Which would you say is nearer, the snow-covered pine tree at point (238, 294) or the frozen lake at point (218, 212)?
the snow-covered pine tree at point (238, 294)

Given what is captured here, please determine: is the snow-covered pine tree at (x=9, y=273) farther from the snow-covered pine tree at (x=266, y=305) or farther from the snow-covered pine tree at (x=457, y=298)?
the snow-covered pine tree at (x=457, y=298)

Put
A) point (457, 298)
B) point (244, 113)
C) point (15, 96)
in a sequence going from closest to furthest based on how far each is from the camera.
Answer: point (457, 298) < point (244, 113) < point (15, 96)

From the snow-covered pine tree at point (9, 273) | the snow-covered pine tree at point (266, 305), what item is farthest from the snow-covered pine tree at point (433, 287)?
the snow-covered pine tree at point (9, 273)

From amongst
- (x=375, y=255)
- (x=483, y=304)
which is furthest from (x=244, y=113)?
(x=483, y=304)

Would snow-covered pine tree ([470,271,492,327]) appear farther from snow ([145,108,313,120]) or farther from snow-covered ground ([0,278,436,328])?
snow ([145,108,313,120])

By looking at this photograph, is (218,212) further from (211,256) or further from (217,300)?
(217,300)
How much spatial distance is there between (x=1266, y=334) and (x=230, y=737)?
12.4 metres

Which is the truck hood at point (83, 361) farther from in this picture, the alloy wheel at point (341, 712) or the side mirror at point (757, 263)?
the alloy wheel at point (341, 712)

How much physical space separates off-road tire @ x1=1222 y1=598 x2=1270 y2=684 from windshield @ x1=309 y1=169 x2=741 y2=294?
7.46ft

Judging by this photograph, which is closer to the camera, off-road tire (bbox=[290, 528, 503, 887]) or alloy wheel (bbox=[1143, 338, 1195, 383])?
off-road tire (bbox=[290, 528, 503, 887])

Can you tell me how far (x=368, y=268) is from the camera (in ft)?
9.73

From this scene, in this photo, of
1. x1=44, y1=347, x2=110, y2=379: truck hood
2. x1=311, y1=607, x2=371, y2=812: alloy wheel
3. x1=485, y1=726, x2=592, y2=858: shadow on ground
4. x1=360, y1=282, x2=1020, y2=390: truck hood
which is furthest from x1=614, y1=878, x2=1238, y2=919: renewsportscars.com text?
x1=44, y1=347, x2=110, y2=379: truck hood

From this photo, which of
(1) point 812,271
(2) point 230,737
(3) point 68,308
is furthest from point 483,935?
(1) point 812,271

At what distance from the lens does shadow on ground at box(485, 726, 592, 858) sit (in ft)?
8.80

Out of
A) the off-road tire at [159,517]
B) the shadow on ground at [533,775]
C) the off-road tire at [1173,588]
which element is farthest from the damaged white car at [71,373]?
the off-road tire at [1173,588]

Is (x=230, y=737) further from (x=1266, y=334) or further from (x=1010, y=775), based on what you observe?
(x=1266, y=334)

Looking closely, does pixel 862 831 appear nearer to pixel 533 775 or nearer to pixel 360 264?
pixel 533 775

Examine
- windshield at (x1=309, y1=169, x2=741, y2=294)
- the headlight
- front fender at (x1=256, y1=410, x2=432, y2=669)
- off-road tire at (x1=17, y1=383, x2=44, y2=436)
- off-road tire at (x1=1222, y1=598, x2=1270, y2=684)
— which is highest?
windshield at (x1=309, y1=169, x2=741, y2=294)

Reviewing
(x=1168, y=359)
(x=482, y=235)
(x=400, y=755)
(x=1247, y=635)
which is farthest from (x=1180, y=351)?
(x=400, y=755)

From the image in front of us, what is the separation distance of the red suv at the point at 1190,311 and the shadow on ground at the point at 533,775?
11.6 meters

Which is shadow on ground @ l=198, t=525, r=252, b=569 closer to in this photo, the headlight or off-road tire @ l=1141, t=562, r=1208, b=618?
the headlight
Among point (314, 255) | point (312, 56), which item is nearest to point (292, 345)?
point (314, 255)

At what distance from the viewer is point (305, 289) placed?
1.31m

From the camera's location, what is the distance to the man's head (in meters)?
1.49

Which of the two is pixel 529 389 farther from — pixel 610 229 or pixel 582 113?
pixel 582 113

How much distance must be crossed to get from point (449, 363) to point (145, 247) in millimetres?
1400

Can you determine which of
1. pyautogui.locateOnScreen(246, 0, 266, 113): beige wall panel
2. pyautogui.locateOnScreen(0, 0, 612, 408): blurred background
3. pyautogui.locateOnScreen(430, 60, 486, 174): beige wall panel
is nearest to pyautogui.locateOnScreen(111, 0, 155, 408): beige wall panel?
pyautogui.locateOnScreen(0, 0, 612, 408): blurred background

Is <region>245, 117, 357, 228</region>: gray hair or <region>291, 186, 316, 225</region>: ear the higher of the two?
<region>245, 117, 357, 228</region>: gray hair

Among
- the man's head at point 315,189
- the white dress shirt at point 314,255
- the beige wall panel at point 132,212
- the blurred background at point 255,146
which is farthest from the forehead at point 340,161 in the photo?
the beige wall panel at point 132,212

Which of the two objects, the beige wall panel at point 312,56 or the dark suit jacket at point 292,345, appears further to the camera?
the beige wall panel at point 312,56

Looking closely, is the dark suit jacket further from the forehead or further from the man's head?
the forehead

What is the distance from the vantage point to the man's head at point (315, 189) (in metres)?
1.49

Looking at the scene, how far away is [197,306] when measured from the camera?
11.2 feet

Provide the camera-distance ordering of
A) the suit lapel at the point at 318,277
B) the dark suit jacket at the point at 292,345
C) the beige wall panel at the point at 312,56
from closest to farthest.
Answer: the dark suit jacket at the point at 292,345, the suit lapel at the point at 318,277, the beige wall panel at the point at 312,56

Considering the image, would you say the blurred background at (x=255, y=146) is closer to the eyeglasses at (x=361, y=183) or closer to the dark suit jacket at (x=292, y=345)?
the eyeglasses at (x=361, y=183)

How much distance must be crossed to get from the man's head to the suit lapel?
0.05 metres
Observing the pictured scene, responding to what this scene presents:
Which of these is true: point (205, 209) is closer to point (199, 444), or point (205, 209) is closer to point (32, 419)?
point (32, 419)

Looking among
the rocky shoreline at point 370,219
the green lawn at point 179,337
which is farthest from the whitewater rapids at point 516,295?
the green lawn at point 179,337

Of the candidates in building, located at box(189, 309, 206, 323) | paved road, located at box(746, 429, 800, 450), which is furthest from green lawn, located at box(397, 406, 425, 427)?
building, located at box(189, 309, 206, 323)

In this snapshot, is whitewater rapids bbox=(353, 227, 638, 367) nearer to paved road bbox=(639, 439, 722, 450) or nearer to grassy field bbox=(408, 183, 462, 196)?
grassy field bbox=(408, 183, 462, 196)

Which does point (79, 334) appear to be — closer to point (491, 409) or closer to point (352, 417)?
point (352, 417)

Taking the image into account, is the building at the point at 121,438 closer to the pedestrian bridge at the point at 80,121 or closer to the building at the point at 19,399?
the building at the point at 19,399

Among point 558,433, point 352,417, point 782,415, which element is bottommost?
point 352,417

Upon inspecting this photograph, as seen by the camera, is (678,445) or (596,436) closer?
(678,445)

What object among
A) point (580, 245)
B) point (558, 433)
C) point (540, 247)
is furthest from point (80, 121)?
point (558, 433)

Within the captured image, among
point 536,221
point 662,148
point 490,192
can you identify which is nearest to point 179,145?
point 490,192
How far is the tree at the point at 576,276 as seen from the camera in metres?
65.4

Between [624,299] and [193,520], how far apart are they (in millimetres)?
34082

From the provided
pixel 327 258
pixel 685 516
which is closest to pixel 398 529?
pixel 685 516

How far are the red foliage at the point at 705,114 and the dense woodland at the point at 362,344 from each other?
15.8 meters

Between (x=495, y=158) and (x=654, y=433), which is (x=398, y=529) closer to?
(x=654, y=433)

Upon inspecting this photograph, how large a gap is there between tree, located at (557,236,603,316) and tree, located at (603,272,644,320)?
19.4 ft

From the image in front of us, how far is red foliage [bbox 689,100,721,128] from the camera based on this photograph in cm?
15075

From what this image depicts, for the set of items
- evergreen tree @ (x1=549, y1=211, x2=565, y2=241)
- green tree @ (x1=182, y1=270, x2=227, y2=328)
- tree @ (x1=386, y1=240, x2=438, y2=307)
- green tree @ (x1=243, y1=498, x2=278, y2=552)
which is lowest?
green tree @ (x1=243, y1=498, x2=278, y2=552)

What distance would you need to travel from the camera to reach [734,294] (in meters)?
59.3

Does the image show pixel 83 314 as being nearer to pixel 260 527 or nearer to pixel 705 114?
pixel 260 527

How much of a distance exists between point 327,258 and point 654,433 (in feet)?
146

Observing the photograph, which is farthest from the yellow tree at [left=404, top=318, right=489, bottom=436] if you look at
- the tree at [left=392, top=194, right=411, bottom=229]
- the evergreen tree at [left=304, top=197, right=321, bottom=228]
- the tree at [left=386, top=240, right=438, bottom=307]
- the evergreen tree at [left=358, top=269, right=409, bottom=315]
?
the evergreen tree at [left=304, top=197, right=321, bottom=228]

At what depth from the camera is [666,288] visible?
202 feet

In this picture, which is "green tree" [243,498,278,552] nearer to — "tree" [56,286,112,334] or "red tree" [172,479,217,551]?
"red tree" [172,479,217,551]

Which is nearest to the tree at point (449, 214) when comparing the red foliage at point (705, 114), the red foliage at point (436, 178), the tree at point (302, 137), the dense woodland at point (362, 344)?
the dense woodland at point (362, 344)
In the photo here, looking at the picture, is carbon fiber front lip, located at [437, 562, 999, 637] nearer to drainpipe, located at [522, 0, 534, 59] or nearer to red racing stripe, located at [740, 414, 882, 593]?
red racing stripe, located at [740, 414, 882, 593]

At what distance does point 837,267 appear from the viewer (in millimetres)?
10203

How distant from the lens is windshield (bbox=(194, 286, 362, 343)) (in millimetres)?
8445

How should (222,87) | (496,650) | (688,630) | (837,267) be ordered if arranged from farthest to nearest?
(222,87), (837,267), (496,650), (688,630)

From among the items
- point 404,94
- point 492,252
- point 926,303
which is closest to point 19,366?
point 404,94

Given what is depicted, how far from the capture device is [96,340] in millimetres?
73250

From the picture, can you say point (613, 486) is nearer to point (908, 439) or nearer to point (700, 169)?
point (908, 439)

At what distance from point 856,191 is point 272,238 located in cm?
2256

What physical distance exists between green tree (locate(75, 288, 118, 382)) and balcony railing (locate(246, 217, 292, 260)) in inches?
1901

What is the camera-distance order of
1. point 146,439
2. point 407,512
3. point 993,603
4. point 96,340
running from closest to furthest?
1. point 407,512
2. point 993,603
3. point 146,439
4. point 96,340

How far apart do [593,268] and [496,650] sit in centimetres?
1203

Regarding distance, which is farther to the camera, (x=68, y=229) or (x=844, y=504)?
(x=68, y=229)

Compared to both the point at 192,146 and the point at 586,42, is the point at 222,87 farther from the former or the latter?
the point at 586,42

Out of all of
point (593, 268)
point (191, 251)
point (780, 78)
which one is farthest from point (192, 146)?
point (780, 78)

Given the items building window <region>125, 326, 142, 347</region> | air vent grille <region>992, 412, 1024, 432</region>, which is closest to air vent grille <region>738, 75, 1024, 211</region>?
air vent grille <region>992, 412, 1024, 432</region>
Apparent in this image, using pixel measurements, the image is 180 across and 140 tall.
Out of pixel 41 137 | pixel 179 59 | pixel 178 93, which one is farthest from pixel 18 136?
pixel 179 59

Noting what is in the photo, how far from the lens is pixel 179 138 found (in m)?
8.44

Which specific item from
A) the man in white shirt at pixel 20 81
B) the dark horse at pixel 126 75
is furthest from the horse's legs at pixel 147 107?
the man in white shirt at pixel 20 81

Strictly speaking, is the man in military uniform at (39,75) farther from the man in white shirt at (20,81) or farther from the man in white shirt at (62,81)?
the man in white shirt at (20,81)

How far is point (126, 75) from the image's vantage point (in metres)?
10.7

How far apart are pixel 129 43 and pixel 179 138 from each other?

..........

Aim: Restate the final lines of the listing above word for word, beginning at the line that contains "How far apart do".

Solved exercise:
How far apart do [593,268] and [496,650] sit in centimetres?
1203

Regarding distance, which is farther to the camera, (x=68, y=229) or (x=844, y=504)?
(x=68, y=229)

Compared to both the point at 192,146 and the point at 586,42, is the point at 222,87 farther from the former or the latter?
the point at 586,42

Out of all of
point (593, 268)
point (191, 251)
point (780, 78)
which one is farthest from point (192, 146)?
point (780, 78)

Given the items building window <region>125, 326, 142, 347</region> | air vent grille <region>992, 412, 1024, 432</region>, which is closest to air vent grille <region>738, 75, 1024, 211</region>?
air vent grille <region>992, 412, 1024, 432</region>
Apparent in this image, using pixel measurements, the image is 180 across and 140 tall.
Out of pixel 41 137 | pixel 179 59 | pixel 178 93, which one is farthest from pixel 18 136?
pixel 179 59

Noting what is in the photo, how far from the lens is pixel 179 138 found (in m)?
8.44

Which specific item from
A) the man in white shirt at pixel 20 81
B) the dark horse at pixel 126 75
is furthest from the horse's legs at pixel 147 107?
the man in white shirt at pixel 20 81

Strictly speaking, is the man in military uniform at (39,75) farther from the man in white shirt at (20,81) or farther from the man in white shirt at (62,81)?
the man in white shirt at (20,81)

How far is point (126, 75) from the image's vantage point (in metres)?
10.7

How far apart are pixel 129 43 and pixel 179 138 from each other?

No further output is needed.